Another interesting interaction that was revealed from our analysis was between the VEGFA and IL1B genes that were associated with BC and GC (Table 4). After proceeding with a further literature search, we have not found similar results - except from one report [171] - but we have identified additional associations with HNC, ALL, laryngeal carcinoma and MM [203206]. For MMP-9 and IL8 interaction, there was no study confirming our initial results for BC, CRC and GC on neither humans nor mouse models. We have observed though that there was evidence for an association with nasopharyngeal carcinoma [171], LC [177, 178] and UBC [207]. Similarly, we could not find any study that could support the interactions between MMP-1 and MMP-3 and GSTP1 with GSTM1, although two studies confirmed that GSTP1 and GSTM1 interactions could be associated with BC [182, 183] (Table 4).

Indications from further literature search on human models revealed associations for MMP-1 and MMP-3 with types of cancer such as BCC, metatypical cancer of the skin [208], colorectal adenoma and RC [209, 210], and for GSTP1 and GSTM1, endometrial cancer (EmCa) [211], LC [212], multiple myeloma (observed no significant association to prostatic adenoma and adenocarcinoma) [213], PC [133, 214], ALL [215], chronic myeloid leukaemia [216] and PanC [217].
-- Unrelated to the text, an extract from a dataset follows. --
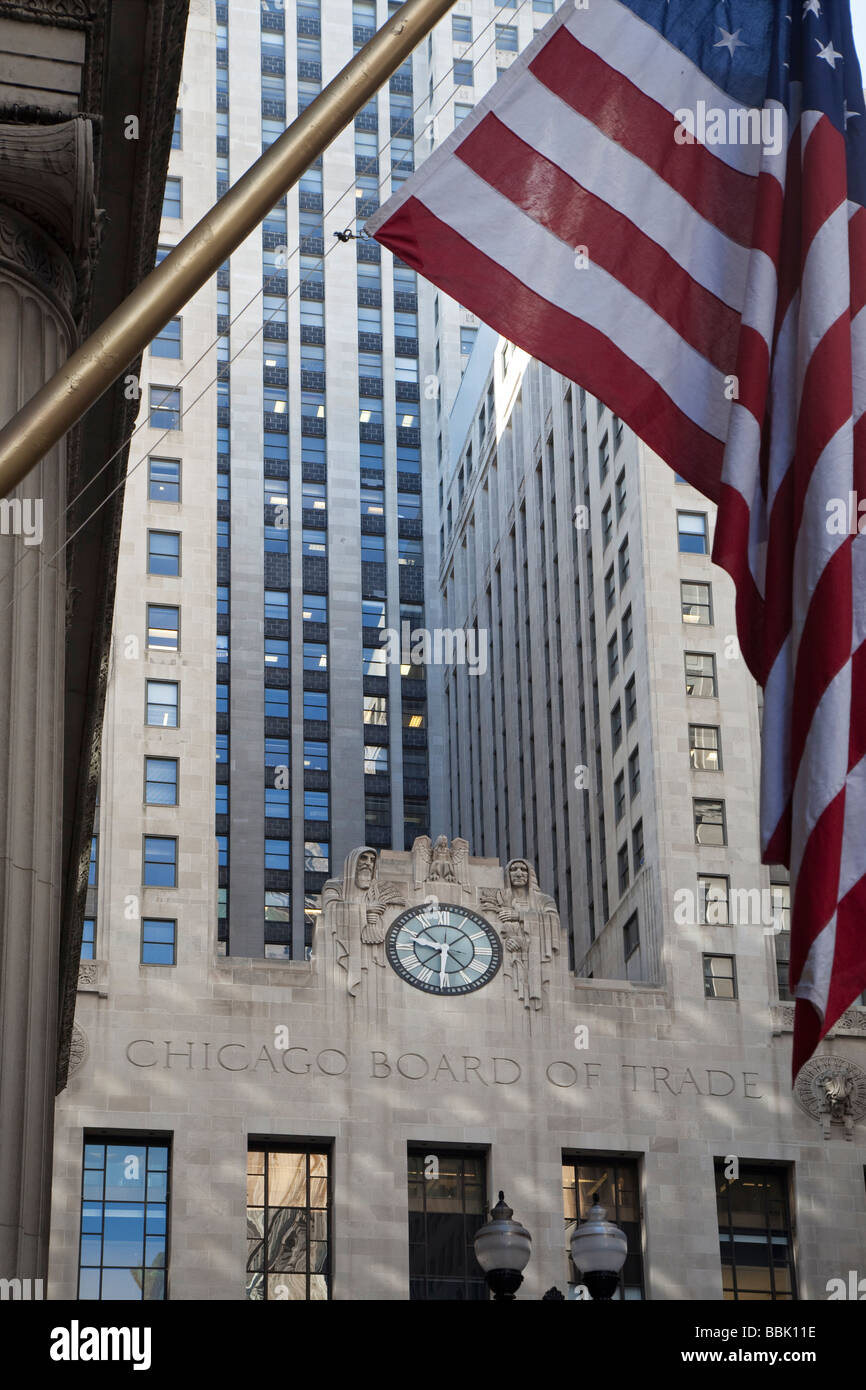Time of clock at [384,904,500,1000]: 9:30
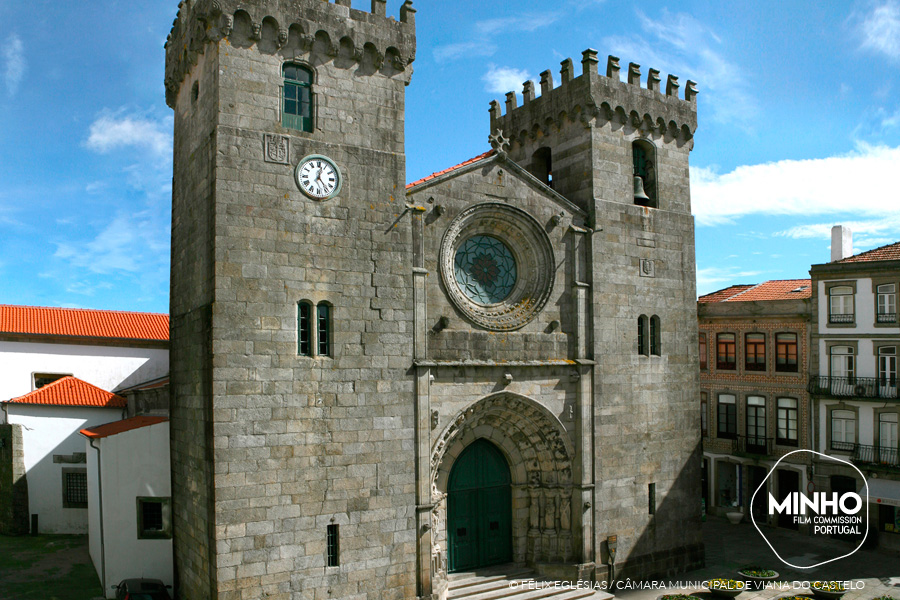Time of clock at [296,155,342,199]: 12:23
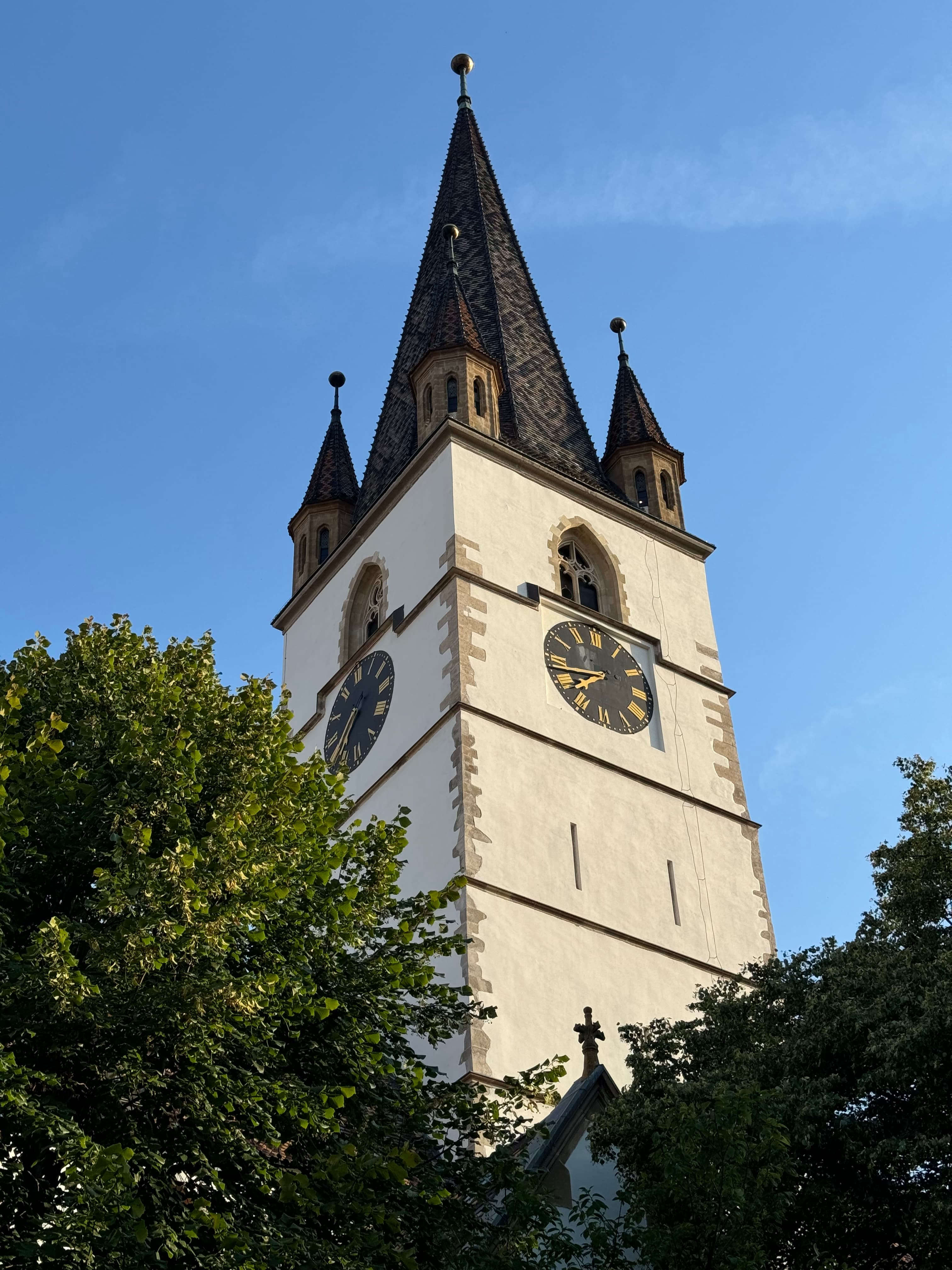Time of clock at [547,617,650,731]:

We have then attempted to depict the various types of cancers according to the number of SNPs and genes and/or gene clusters found from our meta-analysis to be meaningfully associated with certain cancer types. Our data indicate that BC is correlated more often than the other types of cancer both with the number of SNPs (Figure 1A) as well as with the number of genes or gene clusters (Figure 1B). This observation underlies the heterogeneity of BC, indicating that it is, most likely, not a single disease but a spectrum of related disease states.

Figure 1
figure 1

The distribution of various cancer types. According to (A) the number of SNPs per cancer type and (B) the number of genes or gene correlations per cancer type. By extrapolating the data in Tables 1, 2, 3 and 4, it seems that the number of genome variations and genes is profoundly bigger in BC, probably indicating that this type of cancer is not a single disease but, most likely, a spectrum of related disease states.

Conclusions

In essence, our meta-analysis study generated clusters of genes and diseases, many of which proved to be independent of the criteria used, which suggests that these clusters are most likely biologically meaningful. Preliminary study of some clusters and of our results shows that indeed these genes interact. As regards the associations, with a further literature analysis on human and mouse models, we have also found meaningful gene associations related to other cancer types not previously reported in the literature, an observation that warrants further investigation.